He didn’t want to think about it.
People continued to stare as he passed. Their expressions ranged from confused to amused to concerned, but no one stopped him.
“Oh god, Mrs. Patterson is watching.” The warlock called out, craning his neck. “Hi, Mrs. Patterson!”
Lord Mabon turned down a side street. The song crescendo pulled him forward. Close now.
“Wait. Are you… are you one of our old friends?” Locke’s voice changed, became more thoughtful. He was trying to see Lord Mabon’s face, twisting awkwardly over his shoulder. “Are you Lamont? You got really tall if that’s you. Or Tommy? Daquarius?”
Ah. So the warlock thought this was a prank. Thought Lord Mabon was someone he knew.
That explained the relative calm despite being carried through town over a stranger’s shoulder.
The innocence of it was delightful.
He stopped in front of a shop.
Moonlit Mysteries.
The sign declared it in swirling purple letters that seemed to glow in the dying light. The windows displayed candles, crystals, bundles of dried herbs. And the magic, the older, stronger magic that had been singing to him had poured from this place.
The song was loudest here. Clearest. A melody so perfectly tuned to the old ways that for a moment, Lord Mabon forgot to breathe.
Someone here KNEW. Really knew.
Locke went quiet for a moment, then: “Okay jokes over thanks for getting me home… although me and Rowan was supposed to get some coffee after rehearsal.”

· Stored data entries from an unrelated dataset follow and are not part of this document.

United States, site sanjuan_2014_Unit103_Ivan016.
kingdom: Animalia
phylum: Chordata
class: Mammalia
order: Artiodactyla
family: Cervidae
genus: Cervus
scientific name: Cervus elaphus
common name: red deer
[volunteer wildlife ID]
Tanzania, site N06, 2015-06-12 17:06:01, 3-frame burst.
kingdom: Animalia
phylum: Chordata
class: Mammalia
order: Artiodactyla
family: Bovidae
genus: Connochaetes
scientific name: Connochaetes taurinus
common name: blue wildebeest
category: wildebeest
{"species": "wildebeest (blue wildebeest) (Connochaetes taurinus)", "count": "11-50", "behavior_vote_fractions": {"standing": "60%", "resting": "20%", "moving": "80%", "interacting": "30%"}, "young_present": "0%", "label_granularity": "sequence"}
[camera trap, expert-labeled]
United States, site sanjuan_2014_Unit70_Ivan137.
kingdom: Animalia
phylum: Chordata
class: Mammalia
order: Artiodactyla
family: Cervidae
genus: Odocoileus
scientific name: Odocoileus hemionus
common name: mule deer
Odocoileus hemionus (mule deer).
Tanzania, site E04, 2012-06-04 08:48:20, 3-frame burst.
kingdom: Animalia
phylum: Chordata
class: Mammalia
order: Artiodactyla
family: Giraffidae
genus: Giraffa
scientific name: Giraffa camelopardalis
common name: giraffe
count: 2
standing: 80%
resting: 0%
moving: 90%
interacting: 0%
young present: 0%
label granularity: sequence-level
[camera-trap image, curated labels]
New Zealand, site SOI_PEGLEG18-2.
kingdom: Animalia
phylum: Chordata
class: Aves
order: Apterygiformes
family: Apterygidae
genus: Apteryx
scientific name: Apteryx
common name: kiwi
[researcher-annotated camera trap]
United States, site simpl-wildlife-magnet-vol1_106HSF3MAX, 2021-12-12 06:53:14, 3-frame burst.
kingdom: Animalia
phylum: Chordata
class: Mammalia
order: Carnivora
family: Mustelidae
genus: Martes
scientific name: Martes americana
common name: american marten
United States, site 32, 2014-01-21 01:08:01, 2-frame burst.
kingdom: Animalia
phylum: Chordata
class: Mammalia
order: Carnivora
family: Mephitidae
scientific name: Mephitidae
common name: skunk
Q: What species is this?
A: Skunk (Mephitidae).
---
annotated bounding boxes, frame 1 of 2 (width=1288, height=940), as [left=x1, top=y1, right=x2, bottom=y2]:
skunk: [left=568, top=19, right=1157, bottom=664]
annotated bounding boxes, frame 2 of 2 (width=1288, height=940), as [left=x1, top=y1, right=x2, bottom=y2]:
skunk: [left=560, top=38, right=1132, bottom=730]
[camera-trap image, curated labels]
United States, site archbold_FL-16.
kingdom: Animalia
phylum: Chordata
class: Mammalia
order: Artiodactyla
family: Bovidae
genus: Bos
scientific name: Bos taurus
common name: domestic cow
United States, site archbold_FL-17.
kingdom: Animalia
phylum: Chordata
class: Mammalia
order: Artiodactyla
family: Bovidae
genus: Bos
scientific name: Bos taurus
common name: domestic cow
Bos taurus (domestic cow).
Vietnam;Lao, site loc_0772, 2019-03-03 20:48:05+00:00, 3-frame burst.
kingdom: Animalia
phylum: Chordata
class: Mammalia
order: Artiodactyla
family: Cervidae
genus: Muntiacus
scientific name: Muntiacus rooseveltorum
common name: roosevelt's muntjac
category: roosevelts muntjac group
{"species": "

Relief in his voice now. He thought the bit was ending.
Lord Mabon pushed open the door.
Chapter Three
Lockehadmostlyconvincedhimself this was an elaborate prank by the time they reached his grandma’s shop Moonlit Mysteries.
It had to be. Small town, someone who knew where he lived, Rowan’s weird sense of humor, it all added up. Sure, the guy was taking it really far with the silence and the pumpkin mask and the whole carrying-him-through-town thing, but theater people were committed to their bits.
Tommy had once stayed in character as a tree for six hours during a experimental production of Midsummer Night’s Dream. This was just... method acting. Extreme method acting.
Besides, Locke knew these streets. Had walked them his whole childhood before his parents dragged him to Portland. Mrs. Patterson waving from her porch. The Collins’s dog barking from behind their fence. The smell of someone’s backyard firepit mixing with fallen leaves.
Home. This was home, even if it felt smaller than he remembered.
And now they were at Grandma’s shop, and any second Rowan would jump out laughing and the pumpkin guy would take off his mask and it would be someone Locke vaguely remembered from middle school and they’d all go get coffee and laugh about it.
Any second now.
Then the guy pushed open the door to the shop and stepped inside like he owned the place.
Locke’s relief evaporated.
The shop was dark. Closed. Grandma was on a cruise and Locke had closed early for rehearsal.
And there was no Rowan popping out to laugh at him.
The pumpkin-headed man just kept walking. Through the shop, past the counter where Grandma kept her vintage register and her hand-written price tags, heading for the stairs that led up to the upstairs apartment.
Locke’s heart started pounding properly now, not the nervous flutter from before but actual fear. This was a stranger. In his house. And Locke had just let himself be carried here because he’d assumed it was all a freaking joke.